The flag was flown for the first time on June 12, 1908 but did not become the official flag of Detroit until 1948. The flag features many symbols beginning at the center with an oval-shaped field containing an image of the city seal (designed by artist J.O. Lewis in 1827 which represents the 1805 fire, and subsequent rebuilding). The seal also owes part of its lineage to Father Gabriel Richard, who, following the fire, wrote the included Latin motto, “speramus meliora; resurget cineribus,” or “we hope for better things; it will rise from the ashes”. Heineman surrounded the seal with four fields representing the kingdoms and nations which have claimed the city during its history: five fleurs-de-lis representing France under the House of Bourbon; three lions representing Great Britain who held the city from 1760 to 1796, and again during the War of 1812 from 1812 to 1813; 13 stars to represent the colonies and 13 stripes to honor the war of 1812.

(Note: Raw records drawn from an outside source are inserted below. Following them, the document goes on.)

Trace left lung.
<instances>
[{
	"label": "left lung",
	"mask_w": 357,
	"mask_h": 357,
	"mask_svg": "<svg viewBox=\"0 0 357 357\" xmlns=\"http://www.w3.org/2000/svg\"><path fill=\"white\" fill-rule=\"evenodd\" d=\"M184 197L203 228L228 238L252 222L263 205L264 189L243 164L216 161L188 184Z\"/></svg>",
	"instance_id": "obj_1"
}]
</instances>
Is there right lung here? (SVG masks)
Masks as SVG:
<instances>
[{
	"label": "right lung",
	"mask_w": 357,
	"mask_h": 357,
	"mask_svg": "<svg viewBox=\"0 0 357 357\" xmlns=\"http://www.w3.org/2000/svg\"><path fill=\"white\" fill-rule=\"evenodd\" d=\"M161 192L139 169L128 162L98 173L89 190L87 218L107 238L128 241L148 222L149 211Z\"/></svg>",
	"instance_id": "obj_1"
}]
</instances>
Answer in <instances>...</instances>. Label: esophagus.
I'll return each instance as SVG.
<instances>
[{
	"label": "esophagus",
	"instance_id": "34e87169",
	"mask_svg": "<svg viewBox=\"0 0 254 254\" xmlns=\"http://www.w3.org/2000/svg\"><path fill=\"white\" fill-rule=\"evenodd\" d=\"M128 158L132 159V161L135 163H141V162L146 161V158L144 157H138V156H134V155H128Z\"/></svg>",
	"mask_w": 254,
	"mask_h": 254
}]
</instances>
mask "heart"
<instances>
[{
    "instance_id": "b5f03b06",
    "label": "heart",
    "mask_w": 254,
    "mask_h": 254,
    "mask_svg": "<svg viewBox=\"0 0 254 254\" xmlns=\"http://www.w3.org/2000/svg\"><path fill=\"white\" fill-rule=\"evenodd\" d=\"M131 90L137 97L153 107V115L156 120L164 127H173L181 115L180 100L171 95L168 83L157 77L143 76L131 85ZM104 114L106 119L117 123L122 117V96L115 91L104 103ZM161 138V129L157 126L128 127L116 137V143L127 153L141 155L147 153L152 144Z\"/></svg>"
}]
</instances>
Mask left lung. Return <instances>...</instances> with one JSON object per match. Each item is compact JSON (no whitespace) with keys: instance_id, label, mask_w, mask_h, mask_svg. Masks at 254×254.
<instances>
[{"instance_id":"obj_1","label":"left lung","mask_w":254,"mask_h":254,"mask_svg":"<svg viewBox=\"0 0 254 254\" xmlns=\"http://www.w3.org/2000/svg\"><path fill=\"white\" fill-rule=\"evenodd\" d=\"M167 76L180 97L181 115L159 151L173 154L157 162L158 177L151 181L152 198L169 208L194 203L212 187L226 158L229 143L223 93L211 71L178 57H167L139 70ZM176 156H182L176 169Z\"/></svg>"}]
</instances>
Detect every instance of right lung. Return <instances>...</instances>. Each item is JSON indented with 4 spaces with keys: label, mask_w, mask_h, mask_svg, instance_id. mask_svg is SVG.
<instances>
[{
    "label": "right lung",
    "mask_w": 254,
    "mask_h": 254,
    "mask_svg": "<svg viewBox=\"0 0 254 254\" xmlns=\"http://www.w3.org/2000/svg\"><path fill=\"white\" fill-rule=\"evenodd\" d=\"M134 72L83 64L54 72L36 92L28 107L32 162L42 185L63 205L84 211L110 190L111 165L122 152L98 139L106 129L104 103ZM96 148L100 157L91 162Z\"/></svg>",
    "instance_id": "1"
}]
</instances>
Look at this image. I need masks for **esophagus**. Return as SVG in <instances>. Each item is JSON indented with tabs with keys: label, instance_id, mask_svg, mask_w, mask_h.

A historical marker, located at the Detroit Historical Museum, honors the creation of the Detroit Flag. The marker reads:
"THE DETROIT FLAG: The official flag of the City of Detroit was designed in 1907 by David Emil Heineman, President of the Detroit Common Council, prominent civic leader and first historiographer of Michigan Jewry.
Mr. Heineman’s design reflected important phases in Detroit’s long and exciting history and included the city’s seal and motto. This design was later incorporated in the beautiful stained glass window which was located above the rostrum of the council chamber in Detroit’s old city hall.
This window now stands above the entrance to the Detroit Historical Museum as a memorial commemorating David E. Heineman’s many contributions to Detroit’s heritage.”